Selection
# Training My Maltese to Walk



## mistletoe (Mar 4, 2018)

Hello, I have a puppy who simply does not like walking.

She gets very anxious and sit down or lie down whenever I tried to walk her outside. I have tried walking her indoor and she can do it sometimes (for only maybe 5 minutes) and then she decides to chew on her leash and sit down and stop walking completely.

How did you train your maltese to go on a walk? How long did it takes before your maltese knows that leash = walk time = fun?


----------



## MG10603 (Feb 5, 2018)

I would like to know similar information. Mine pulls on the leash, I have her in a halter so as not to hurt her throat; but each time she gets tugged on the leash she tries to keep going and then will roll and bite the leash. Maybe I am trying too early? Any thoughts on what age is the best to start leash training? And what other tips you have. 

Thanks


----------



## Aviannah's Mom (Apr 28, 2017)

Stated problem a
Pull out each line of the entries that contains the string "JSON".
The entries have nothing to do with the thread about walking a Maltese.

Data in this exercise
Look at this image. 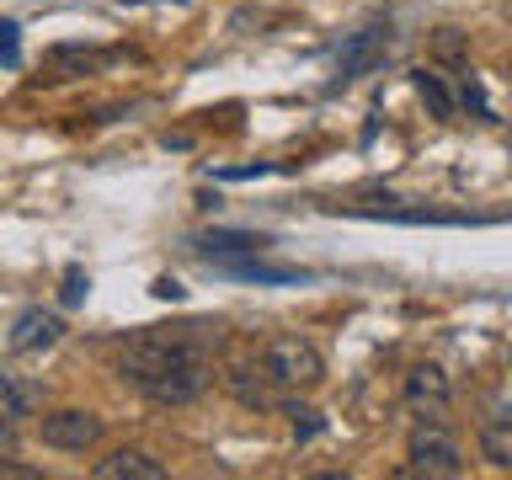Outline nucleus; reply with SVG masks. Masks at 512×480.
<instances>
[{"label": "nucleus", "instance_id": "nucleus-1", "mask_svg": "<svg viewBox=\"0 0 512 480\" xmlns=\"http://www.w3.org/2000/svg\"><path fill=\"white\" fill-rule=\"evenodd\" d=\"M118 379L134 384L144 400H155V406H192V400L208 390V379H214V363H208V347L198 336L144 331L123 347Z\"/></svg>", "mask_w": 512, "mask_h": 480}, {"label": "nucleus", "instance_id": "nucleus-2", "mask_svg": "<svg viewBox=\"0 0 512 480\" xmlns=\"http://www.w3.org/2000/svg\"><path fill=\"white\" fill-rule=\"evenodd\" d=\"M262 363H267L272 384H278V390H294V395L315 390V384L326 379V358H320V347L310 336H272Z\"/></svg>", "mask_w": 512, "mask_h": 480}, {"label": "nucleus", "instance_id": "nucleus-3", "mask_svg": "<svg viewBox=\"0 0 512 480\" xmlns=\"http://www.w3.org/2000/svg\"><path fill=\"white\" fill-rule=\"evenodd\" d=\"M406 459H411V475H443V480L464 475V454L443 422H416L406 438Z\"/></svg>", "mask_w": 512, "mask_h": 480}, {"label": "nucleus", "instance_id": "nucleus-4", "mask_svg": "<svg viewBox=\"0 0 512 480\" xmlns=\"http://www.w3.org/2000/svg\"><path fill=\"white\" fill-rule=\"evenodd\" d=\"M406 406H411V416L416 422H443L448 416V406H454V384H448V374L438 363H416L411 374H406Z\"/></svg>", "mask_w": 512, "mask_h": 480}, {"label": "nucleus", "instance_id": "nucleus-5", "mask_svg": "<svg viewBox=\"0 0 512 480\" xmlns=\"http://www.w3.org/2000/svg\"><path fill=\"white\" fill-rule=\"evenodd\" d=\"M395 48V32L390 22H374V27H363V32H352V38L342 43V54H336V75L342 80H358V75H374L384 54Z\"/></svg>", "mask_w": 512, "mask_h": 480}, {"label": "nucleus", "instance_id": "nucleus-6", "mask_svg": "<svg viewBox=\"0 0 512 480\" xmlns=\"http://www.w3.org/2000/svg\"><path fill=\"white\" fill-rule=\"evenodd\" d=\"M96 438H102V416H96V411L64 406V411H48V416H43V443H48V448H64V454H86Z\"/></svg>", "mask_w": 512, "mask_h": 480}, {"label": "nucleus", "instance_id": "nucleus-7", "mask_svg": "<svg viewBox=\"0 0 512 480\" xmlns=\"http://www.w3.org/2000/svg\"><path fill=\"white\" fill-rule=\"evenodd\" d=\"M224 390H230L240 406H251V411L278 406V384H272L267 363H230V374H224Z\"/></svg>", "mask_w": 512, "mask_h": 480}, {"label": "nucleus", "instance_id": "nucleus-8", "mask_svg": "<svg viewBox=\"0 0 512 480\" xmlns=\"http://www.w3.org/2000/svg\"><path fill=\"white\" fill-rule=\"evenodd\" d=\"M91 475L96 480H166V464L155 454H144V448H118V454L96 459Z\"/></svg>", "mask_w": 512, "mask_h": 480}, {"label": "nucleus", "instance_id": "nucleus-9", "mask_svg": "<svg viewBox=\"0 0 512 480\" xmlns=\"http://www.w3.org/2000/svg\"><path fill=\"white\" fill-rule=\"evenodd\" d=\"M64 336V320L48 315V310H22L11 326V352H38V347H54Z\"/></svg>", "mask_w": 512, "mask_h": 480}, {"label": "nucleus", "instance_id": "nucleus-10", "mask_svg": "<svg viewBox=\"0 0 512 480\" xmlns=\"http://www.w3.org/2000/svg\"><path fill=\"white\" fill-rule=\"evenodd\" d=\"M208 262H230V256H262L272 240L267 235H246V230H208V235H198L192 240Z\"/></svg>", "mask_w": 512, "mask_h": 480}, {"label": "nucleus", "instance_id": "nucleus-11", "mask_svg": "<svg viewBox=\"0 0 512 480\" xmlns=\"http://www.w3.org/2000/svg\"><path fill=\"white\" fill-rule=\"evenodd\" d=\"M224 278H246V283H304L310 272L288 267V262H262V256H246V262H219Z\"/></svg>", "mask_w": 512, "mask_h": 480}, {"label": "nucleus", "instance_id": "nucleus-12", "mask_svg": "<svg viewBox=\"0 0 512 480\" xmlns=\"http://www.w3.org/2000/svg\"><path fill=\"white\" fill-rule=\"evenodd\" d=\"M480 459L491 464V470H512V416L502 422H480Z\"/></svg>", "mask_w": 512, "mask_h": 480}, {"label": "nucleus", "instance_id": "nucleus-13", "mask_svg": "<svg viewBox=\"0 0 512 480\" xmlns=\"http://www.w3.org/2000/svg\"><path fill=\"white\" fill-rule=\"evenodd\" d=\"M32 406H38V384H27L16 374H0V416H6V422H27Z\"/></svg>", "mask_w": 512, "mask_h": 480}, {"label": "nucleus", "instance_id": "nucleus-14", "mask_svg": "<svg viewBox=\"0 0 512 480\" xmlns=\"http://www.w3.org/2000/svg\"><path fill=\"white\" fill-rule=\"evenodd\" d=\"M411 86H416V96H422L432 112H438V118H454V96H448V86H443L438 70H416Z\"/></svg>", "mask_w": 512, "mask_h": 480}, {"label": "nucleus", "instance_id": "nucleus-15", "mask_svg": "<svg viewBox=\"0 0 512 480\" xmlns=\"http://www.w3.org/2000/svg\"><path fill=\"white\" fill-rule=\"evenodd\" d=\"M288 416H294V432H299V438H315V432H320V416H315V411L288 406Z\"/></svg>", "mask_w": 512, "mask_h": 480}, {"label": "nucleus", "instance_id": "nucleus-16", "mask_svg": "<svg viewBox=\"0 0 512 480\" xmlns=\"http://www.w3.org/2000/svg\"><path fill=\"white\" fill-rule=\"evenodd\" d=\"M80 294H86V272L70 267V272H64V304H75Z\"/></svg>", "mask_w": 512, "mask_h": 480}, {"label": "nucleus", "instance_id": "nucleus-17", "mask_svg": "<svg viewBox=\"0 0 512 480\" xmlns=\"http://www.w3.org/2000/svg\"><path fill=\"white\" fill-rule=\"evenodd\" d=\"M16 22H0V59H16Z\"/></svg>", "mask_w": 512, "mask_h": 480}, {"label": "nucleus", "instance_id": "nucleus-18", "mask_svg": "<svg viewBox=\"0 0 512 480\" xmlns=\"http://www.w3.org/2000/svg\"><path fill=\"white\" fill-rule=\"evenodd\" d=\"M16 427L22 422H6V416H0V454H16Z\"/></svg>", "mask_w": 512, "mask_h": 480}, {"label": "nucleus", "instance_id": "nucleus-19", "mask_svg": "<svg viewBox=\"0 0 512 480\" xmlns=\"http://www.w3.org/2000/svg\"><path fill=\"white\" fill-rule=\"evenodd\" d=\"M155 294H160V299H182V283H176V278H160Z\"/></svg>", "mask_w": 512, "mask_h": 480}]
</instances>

==

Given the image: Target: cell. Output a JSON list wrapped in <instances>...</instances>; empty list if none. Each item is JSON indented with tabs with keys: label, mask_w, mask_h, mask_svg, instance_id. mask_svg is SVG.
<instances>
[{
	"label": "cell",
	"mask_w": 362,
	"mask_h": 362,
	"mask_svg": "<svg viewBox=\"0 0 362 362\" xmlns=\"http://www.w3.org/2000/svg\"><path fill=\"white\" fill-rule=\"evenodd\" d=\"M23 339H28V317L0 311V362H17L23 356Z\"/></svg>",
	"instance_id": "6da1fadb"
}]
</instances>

==

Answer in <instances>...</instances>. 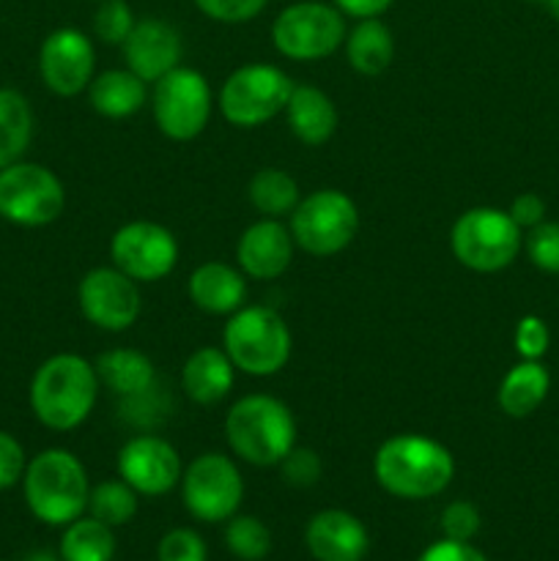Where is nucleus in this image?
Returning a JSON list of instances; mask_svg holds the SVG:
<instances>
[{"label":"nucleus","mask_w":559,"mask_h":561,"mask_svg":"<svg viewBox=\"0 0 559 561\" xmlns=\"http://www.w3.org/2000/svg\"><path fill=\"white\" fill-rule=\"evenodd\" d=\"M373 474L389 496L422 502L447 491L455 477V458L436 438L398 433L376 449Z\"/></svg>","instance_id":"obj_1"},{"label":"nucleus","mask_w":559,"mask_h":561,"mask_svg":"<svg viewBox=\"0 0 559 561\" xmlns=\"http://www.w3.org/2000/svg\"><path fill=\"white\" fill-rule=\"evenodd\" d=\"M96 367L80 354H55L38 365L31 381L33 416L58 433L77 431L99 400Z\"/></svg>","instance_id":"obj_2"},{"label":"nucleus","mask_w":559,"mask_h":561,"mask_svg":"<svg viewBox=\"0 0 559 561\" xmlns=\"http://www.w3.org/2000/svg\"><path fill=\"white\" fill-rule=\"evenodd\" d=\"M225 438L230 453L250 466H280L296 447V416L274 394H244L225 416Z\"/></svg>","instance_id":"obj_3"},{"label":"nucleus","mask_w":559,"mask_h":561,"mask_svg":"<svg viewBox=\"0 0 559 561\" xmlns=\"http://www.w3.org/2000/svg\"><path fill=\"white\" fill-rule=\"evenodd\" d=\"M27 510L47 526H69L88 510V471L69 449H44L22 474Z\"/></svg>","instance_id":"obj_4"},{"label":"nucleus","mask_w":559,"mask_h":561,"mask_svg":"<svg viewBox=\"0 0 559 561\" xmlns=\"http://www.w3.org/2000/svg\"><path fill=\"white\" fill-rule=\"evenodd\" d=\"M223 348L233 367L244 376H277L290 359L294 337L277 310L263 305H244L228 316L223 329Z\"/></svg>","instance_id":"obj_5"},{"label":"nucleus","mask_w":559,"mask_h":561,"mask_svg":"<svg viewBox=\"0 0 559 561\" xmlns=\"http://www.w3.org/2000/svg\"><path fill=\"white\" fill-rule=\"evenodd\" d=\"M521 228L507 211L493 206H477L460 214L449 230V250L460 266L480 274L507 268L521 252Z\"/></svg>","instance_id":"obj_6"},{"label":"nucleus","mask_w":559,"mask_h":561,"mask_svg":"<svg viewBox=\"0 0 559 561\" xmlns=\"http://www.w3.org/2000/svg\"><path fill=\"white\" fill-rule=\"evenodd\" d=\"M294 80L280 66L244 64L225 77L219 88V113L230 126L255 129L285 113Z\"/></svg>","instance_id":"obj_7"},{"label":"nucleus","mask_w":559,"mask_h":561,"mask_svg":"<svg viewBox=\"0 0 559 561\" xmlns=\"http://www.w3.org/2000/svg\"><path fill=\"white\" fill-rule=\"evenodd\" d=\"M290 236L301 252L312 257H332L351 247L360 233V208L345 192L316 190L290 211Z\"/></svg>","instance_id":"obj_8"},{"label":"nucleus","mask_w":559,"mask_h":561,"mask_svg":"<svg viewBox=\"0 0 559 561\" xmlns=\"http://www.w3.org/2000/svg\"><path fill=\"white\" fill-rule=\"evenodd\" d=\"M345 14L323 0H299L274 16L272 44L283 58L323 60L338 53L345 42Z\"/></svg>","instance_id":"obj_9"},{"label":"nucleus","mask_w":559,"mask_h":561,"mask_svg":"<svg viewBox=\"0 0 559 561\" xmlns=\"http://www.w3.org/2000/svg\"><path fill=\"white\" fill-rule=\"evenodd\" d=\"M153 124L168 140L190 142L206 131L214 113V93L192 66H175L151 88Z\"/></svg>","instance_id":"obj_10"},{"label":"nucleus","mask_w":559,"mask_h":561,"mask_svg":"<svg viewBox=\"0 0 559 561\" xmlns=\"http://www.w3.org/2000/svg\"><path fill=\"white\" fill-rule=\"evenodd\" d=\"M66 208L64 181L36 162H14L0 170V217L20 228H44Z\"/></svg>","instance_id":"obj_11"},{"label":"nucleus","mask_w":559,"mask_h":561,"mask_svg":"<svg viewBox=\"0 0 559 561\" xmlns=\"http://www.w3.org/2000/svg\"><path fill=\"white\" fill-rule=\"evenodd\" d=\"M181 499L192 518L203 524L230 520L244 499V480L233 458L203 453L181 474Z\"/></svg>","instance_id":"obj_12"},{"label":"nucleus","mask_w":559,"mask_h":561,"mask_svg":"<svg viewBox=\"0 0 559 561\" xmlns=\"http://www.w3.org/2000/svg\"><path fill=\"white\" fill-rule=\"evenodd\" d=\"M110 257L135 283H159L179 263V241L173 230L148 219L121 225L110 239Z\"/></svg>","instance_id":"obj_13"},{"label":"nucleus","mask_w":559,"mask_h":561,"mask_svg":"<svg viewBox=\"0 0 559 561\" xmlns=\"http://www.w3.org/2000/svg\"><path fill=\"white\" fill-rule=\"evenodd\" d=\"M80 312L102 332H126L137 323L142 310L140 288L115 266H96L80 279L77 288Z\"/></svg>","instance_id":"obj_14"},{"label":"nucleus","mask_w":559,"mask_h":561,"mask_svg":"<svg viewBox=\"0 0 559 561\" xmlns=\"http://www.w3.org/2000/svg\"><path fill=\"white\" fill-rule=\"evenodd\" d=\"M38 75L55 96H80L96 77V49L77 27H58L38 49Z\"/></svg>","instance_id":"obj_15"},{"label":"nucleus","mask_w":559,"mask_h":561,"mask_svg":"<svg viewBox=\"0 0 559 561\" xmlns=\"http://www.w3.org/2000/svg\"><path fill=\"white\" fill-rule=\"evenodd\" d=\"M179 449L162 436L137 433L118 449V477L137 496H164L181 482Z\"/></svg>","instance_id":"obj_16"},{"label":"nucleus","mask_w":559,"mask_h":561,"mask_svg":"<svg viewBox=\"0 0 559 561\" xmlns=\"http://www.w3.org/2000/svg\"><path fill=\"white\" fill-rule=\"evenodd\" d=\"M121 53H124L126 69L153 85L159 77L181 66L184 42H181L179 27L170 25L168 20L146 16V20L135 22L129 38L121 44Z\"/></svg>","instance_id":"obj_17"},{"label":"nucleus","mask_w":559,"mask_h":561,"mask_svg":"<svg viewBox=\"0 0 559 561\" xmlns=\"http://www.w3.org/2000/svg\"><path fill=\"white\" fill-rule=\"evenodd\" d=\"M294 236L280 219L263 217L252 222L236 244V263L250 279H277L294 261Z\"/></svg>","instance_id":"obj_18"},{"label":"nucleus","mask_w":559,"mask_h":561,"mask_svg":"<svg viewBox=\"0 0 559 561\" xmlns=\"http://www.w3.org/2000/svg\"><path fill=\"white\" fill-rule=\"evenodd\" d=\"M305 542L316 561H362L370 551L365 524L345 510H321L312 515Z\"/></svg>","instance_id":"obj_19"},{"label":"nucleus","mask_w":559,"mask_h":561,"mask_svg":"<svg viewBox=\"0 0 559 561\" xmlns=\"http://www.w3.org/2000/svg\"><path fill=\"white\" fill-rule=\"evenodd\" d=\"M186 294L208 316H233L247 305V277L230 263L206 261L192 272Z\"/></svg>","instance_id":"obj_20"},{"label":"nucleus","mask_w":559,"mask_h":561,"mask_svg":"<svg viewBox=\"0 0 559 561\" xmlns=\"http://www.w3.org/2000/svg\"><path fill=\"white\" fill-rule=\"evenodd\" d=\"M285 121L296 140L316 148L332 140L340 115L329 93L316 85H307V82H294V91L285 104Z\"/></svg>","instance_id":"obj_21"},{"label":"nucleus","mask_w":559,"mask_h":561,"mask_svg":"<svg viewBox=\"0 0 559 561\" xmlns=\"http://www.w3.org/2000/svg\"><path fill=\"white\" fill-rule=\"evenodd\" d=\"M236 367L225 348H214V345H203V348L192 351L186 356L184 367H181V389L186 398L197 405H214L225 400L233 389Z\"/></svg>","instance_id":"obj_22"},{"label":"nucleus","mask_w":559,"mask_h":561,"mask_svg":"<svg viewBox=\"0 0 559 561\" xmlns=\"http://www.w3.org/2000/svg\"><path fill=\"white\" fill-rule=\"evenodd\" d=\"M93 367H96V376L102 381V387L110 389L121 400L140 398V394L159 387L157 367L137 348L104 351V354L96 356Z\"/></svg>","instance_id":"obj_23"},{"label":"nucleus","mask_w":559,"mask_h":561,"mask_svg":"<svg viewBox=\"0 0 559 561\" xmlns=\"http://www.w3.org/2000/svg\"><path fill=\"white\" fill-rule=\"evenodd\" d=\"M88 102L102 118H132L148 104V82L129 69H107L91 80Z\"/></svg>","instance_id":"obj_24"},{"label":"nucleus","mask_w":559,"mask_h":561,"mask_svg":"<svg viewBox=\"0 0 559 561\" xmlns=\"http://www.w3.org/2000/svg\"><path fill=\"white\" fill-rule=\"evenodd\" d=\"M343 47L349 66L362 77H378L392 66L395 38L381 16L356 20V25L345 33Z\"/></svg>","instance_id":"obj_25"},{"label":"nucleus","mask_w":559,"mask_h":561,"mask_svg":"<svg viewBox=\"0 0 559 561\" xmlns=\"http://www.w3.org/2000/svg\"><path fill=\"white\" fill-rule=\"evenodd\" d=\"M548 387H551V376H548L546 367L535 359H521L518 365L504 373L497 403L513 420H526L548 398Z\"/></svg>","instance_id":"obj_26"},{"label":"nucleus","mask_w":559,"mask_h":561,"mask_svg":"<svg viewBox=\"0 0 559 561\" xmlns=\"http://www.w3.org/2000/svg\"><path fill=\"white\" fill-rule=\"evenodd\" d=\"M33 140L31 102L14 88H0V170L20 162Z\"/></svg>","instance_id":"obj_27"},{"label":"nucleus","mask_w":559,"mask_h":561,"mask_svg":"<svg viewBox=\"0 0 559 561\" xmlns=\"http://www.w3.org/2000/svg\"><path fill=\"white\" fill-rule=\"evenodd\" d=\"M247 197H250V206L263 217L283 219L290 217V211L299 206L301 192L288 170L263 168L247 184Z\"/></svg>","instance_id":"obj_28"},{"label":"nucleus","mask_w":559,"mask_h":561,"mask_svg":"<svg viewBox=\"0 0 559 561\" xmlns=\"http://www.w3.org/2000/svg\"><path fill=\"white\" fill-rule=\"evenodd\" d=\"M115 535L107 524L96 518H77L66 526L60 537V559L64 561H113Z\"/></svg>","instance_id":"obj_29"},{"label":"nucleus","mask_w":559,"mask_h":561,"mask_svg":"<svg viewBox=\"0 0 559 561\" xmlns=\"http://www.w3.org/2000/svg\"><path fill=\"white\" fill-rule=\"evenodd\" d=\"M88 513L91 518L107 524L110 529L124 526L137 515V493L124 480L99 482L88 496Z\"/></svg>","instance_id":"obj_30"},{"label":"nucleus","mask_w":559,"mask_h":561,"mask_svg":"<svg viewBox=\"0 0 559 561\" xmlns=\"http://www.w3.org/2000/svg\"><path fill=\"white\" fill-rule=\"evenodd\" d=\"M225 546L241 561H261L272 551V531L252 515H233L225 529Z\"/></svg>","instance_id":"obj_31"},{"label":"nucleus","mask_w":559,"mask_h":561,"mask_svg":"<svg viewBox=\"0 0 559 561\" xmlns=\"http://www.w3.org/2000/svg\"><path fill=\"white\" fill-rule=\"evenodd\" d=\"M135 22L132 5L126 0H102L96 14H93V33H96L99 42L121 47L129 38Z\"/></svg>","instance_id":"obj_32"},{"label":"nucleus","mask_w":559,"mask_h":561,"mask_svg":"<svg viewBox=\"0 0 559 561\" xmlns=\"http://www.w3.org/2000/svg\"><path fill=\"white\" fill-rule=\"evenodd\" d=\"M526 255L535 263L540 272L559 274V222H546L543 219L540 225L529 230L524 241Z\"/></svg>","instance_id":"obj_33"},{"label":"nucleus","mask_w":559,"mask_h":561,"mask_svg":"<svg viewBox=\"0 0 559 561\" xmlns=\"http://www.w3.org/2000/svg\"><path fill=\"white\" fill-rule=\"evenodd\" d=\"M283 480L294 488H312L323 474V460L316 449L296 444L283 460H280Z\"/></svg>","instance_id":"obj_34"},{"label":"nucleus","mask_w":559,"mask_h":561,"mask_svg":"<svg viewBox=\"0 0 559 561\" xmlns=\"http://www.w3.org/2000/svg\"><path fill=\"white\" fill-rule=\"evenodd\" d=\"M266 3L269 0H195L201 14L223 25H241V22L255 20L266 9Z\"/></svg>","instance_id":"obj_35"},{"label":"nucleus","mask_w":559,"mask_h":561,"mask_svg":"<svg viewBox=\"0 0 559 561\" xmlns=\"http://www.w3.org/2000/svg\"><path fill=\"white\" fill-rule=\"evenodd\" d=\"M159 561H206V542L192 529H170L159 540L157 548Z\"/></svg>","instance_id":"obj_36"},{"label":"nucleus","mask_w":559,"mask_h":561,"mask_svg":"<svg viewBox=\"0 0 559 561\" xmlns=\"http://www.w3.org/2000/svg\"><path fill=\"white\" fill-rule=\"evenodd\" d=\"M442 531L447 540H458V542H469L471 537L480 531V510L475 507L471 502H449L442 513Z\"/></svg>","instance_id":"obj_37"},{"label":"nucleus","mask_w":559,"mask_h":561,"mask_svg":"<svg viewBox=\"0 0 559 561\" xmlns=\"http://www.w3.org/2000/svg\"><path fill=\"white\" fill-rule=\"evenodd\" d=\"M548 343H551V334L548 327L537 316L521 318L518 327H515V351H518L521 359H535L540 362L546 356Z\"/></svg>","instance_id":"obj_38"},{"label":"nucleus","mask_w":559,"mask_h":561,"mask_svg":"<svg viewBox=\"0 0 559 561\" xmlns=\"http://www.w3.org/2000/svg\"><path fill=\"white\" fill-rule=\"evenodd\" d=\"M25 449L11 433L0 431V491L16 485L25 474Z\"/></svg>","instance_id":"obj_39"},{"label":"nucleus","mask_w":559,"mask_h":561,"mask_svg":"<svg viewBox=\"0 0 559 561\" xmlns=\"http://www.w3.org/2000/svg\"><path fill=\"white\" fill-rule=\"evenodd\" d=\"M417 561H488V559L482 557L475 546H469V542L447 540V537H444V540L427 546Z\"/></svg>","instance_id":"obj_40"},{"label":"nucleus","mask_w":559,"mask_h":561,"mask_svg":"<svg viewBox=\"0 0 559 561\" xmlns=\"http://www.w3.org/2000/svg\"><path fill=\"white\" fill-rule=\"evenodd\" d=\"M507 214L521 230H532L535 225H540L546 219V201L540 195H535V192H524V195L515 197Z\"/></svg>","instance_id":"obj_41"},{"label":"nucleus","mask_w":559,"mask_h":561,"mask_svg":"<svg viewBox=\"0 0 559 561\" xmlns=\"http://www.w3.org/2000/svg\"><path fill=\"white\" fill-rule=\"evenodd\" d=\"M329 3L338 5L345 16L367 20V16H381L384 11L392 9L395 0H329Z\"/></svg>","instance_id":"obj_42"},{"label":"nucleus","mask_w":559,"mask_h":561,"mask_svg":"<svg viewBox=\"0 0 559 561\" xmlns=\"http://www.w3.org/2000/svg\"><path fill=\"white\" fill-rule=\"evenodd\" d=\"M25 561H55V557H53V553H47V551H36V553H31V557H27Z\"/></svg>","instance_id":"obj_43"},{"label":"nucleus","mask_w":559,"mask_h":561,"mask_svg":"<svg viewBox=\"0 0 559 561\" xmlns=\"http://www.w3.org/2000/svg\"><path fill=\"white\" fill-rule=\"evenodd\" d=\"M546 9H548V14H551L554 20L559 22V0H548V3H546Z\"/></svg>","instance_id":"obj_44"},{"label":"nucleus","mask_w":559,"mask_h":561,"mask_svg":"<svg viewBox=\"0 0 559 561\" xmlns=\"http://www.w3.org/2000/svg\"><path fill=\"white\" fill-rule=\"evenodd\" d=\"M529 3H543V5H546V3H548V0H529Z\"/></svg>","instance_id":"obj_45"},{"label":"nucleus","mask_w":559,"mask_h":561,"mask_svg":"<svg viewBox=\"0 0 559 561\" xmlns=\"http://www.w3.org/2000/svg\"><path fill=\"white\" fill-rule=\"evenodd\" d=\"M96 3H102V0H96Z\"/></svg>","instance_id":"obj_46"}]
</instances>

Stated problem b
Answer these questions from the thread about walking a Maltese:
(i) For roughly how long can the first poster's puppy sometimes walk indoors?
(ii) What does the second poster have the dog wear, and for what stated purpose?
(iii) What age-related question does the second poster ask?

Written solution a
Given the image: Target: cell. Output a JSON list wrapped in <instances>...</instances>; empty list if none. Each item is JSON indented with tabs with keys: label, mask_w, mask_h, mask_svg, instance_id. mask_svg is SVG.
Returning a JSON list of instances; mask_svg holds the SVG:

Written solution b
(i) Maybe 5 minutes.
(ii) A halter, so as not to hurt her throat.
(iii) What age is the best to start leash training.